To tighten the TEI element semantics beyond the informal descriptions provided by the
guidelines explicit references to the ISOcat data category registry (see Chapter 3, Resource annotations) can be established via
@dcr:*
attributes in the document instance. See Example 6.2, “Part of a TEI dictionary entry with references to ISOCat” for an example. To reduce the verbosity of directly
linking each instance of a data category to the registry directly, the connection
should preferably be maintained via equiv
elements in the
ODD file
(“One document does it all”), a combination of schema fragments and
documentation based on the TEI's tagdocs
module
which is typically used for customizing the TEI schema.
<gramGrp> <pos value="N" dcr:datcat="http://www.isocat.org/datcat/DC-1345" dcr:valueDatcat="http://www.isocat.org/datcat/DC-1256" /> </gramGrp>
Unlike the general TEI model, the Lexical markup format (LMF, [ISO 24613:2008]) focusses exclusively on the lexical representation of the data (equivalent to TEI's lexical view) because the design goal for LMF was the creation of a detailed meta model for all types of NLP lexicons, i.e. electronic lexical databases. In LMF, the reference to a data category registry is mandatory. This guarantees semantic unambiguity for the categories used within this framework.
The framework consists of a generic core package accompanied by a set of more domain specific extensions (morphology, morphological patterns, multiword expressions, syntax, semantics, multilingual notations, constraint expression, machine readable dictionaries).

### STORED DATA
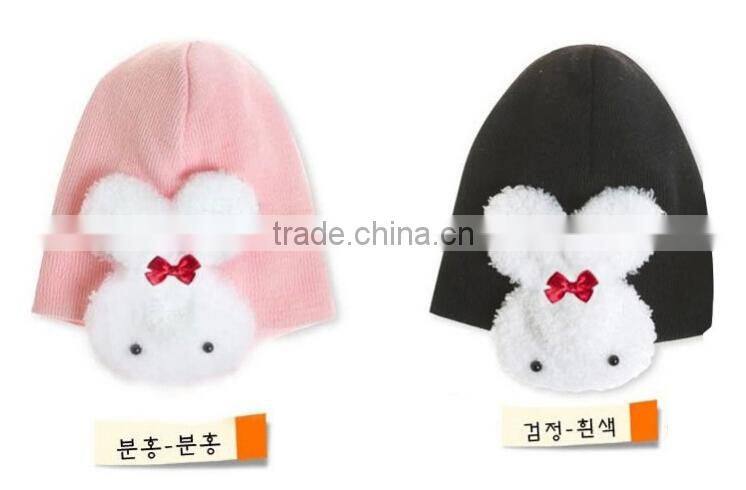 Cute Winter Rabbit Ear Flap Warm Baby Hat Toddler Kids Beanie Crochet Cap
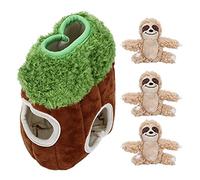 DIRBAK Jouet en Peluche couineur pour Chien, Jeu interactif de Cache-Cache pour l'entraînement et Le Divertissement, matériau Robuste et Durable, 3 Jouets Paresseux 19 x 15 x 8 cm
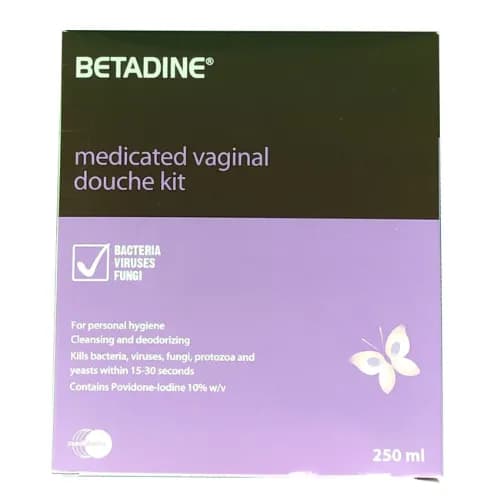 Betadine Medicated Vaginal Douche Kit 250 Ml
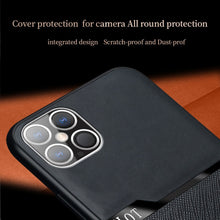 Load image into Gallery viewer, Skin-Friendly Frosted Leather + TPU All-Inclusive Phone Case with Metal Iron Sheet, For iPhone 12 mini, For iPhone 12 / 12 Pro, For iPhone 12 Pro Max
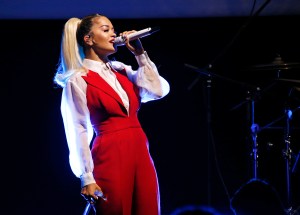 Rita Ora performingamfAR Gala, Inside, Spring Summer 2020, Milan Fashion Week, Italy - 21 Sep 2019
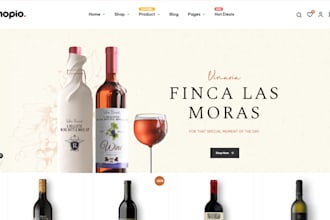 beverages shopify store wine store wine website liquor store subscription box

### EXERCISE
In the excerpt on TEI and LMF, what does the abbreviation ODD stand for? The items have nothing to do with the excerpt.

### TASK SOLUTION
One document does it all